**Exercise goal**
Repeat the lines of the listing below exactly, starting at the line that contains "In the context" and running through the last line, both included, and only those.

**Data for this exercise**
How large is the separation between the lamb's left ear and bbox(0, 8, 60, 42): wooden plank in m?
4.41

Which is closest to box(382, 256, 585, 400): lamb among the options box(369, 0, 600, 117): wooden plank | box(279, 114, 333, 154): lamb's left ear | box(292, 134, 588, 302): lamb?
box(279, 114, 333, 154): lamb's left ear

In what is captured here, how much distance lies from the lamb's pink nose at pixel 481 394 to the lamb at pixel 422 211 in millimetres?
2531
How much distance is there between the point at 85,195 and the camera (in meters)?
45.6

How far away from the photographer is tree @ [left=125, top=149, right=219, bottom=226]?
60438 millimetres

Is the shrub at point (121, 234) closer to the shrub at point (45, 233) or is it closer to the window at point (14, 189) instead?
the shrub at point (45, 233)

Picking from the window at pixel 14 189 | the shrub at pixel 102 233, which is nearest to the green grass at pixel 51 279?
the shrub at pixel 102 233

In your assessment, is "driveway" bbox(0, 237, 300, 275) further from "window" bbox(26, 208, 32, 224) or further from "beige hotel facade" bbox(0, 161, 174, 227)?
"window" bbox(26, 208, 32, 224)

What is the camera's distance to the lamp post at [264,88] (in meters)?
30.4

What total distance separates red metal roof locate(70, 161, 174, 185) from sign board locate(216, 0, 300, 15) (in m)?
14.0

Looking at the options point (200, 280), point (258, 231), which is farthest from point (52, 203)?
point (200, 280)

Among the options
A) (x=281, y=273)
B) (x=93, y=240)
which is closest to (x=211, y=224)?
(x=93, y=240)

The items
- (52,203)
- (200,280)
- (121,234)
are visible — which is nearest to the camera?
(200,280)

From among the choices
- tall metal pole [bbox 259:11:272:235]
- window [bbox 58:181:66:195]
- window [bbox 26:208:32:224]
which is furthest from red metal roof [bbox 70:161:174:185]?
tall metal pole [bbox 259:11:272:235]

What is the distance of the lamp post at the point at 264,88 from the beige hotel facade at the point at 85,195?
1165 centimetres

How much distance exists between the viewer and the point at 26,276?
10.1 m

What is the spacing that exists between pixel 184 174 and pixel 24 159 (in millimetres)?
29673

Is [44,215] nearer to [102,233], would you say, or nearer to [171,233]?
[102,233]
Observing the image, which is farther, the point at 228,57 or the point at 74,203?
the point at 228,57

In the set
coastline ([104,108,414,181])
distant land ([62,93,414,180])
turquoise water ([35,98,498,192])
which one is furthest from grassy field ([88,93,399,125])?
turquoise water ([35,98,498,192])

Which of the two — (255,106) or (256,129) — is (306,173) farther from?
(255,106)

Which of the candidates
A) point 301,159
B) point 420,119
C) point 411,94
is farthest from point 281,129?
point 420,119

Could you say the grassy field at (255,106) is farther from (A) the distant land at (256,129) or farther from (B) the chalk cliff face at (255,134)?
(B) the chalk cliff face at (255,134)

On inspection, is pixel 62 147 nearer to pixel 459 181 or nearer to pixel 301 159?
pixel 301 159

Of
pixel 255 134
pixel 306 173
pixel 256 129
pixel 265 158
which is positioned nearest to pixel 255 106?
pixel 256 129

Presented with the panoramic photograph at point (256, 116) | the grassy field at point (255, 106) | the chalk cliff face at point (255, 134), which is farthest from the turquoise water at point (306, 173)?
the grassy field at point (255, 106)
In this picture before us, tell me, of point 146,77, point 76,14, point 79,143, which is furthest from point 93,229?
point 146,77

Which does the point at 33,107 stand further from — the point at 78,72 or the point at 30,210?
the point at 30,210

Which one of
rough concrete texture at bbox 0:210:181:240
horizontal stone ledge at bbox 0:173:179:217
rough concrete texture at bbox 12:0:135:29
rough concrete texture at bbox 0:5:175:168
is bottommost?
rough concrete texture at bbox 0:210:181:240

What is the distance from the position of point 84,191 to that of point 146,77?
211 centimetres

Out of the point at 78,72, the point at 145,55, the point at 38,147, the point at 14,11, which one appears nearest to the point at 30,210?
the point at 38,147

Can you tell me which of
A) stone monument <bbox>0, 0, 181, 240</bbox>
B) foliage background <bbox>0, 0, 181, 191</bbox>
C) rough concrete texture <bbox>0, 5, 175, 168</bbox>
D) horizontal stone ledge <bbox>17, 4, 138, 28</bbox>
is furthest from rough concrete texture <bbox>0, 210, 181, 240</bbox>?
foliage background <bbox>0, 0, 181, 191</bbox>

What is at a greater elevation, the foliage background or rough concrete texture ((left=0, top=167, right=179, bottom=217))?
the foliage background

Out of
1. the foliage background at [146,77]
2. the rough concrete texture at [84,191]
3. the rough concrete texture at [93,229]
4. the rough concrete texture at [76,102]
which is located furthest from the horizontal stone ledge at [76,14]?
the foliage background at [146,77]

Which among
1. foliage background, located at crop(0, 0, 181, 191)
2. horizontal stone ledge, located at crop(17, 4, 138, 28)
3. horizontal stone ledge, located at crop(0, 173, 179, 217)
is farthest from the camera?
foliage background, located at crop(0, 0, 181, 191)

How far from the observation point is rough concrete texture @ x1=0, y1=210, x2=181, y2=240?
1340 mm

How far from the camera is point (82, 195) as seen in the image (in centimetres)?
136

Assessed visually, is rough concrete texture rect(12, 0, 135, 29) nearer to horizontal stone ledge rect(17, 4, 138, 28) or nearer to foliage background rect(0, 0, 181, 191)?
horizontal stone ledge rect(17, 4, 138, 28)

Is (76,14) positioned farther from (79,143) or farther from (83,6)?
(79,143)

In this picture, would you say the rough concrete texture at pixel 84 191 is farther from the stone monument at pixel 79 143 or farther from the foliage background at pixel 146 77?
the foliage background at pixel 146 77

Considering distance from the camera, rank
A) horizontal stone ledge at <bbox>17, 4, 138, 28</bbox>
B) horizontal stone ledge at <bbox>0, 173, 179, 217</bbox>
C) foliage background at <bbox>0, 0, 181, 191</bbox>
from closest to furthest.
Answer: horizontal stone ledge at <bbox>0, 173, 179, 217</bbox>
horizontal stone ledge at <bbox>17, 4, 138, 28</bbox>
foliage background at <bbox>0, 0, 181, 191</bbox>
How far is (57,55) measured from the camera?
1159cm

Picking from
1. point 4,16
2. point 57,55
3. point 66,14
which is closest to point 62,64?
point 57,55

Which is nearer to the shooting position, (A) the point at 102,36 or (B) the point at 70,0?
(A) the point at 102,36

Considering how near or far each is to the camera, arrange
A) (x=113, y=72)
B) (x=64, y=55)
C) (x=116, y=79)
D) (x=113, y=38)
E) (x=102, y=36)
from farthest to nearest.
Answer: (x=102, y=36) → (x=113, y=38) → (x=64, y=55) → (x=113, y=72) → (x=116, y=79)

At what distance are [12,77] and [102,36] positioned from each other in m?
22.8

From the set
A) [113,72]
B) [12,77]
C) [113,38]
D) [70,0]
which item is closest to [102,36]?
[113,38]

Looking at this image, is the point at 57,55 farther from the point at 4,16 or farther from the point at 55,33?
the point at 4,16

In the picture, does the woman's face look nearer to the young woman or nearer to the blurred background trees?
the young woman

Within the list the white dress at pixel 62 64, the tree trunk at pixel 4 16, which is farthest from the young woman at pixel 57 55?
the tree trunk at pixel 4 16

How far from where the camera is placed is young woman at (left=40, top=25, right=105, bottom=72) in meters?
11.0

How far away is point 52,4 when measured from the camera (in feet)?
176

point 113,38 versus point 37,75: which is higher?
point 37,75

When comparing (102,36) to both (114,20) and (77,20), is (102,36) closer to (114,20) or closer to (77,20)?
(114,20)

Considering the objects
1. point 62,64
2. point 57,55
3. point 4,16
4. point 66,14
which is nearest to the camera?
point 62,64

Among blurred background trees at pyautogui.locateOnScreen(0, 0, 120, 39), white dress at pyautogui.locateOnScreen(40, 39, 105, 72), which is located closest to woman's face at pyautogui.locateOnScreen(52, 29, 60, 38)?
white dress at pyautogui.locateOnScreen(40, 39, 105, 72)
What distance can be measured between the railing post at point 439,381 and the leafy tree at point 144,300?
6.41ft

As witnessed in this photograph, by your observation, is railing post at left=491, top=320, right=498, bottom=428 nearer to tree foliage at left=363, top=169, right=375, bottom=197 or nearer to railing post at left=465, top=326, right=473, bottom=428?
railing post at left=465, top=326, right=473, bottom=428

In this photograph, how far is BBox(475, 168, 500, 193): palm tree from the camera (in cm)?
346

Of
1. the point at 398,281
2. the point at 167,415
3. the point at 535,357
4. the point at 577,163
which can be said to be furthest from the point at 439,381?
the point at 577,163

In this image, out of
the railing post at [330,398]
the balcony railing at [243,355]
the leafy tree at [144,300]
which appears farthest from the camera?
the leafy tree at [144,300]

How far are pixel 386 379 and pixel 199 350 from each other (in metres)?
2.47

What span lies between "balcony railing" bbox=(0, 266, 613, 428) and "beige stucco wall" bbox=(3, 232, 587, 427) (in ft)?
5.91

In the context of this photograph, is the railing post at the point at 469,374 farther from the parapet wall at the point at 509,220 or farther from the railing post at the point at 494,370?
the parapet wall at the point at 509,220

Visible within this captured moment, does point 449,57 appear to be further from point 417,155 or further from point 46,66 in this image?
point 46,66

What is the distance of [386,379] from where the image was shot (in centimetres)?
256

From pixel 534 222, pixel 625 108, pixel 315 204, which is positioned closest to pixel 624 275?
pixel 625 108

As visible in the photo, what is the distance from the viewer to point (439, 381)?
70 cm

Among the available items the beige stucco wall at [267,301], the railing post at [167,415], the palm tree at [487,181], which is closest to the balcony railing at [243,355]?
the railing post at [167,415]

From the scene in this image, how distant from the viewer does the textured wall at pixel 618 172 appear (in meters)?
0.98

**Exercise output**
In the context of this photograph, is the railing post at the point at 469,374 farther from the parapet wall at the point at 509,220 or farther from the railing post at the point at 494,370?
the parapet wall at the point at 509,220

Visible within this captured moment, does point 449,57 appear to be further from point 417,155 or further from point 46,66 in this image?
point 46,66

What is the distance of [386,379] from where the image was shot (in centimetres)?
256

From pixel 534 222, pixel 625 108, pixel 315 204, which is positioned closest to pixel 624 275?
pixel 625 108

As visible in the photo, what is the distance from the viewer to point (439, 381)?
70 cm

Among the available items the beige stucco wall at [267,301], the railing post at [167,415], the palm tree at [487,181], which is closest to the balcony railing at [243,355]?
the railing post at [167,415]

From the scene in this image, how distant from the viewer does the textured wall at pixel 618 172 appear (in meters)?
0.98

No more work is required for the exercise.